— BEGIN —

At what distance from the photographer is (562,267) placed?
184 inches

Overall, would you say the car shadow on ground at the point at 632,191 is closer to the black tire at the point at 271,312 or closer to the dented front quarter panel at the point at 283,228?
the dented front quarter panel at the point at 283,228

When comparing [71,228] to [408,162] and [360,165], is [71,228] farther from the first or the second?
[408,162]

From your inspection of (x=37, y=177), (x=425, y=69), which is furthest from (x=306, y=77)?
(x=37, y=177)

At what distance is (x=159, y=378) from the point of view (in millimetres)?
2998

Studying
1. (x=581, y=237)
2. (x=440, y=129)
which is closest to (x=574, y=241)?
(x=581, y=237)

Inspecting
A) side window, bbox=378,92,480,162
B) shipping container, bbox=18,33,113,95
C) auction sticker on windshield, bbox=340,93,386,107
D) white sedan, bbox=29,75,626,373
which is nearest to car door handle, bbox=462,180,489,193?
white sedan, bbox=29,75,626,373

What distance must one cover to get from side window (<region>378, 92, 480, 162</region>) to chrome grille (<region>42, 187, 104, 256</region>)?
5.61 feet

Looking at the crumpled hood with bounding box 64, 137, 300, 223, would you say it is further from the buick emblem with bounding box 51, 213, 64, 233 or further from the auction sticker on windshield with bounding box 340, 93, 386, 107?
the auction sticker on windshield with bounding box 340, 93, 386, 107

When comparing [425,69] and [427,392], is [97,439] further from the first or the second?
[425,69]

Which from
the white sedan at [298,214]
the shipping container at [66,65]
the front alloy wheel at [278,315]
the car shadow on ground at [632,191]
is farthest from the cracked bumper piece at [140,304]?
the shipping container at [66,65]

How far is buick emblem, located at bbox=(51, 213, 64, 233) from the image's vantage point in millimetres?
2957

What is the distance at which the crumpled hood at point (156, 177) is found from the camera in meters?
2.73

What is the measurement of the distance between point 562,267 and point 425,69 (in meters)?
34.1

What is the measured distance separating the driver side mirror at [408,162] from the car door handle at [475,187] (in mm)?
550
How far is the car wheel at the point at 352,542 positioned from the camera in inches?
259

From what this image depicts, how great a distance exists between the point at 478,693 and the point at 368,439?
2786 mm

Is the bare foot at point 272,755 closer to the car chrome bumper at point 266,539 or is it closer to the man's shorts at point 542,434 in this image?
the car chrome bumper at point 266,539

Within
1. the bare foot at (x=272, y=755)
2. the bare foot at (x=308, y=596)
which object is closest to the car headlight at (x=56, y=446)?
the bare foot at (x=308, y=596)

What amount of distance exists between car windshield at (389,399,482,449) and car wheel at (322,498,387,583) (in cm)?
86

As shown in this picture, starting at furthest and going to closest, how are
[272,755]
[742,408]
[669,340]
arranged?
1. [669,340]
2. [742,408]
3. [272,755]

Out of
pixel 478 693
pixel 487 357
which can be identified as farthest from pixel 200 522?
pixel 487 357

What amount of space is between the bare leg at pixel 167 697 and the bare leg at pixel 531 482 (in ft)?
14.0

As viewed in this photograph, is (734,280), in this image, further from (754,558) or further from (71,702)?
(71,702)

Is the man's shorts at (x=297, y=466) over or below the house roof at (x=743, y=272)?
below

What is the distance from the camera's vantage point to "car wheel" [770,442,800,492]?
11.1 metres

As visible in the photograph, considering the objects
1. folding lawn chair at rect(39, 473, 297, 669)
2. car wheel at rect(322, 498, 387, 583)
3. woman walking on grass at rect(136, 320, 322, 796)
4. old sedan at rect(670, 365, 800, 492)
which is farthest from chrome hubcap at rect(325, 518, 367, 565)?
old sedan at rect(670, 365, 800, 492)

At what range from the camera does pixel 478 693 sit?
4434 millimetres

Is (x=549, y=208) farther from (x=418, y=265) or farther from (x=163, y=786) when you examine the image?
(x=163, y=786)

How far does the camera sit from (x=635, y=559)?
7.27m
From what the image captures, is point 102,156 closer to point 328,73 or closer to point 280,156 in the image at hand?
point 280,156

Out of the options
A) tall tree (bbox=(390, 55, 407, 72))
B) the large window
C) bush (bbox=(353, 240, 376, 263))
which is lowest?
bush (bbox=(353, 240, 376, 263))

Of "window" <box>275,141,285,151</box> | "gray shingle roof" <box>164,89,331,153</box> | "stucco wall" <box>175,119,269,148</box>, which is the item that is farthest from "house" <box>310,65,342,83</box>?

— END —

What you have to do: Scale the lines from the one containing "How far does" through the end of the records, reproducing each line in full. In the answers, multiply every distance, coordinate and bounding-box value by 1.5, round each result to its original number of decimal places with halves rounded up, and leave all other text unchanged.

Exercise result:
How far does the camera sit from (x=635, y=559)?
10.91m
From what the image captures, is point 102,156 closer to point 328,73 or closer to point 280,156 in the image at hand?
point 420,234

Out of the options
A) tall tree (bbox=(390, 55, 407, 72))
B) the large window
C) bush (bbox=(353, 240, 376, 263))
which is lowest?
bush (bbox=(530, 360, 564, 395))

Of "window" <box>275,141,285,151</box> | "gray shingle roof" <box>164,89,331,153</box> | "stucco wall" <box>175,119,269,148</box>, which is the item that is farthest from "house" <box>310,65,342,83</box>?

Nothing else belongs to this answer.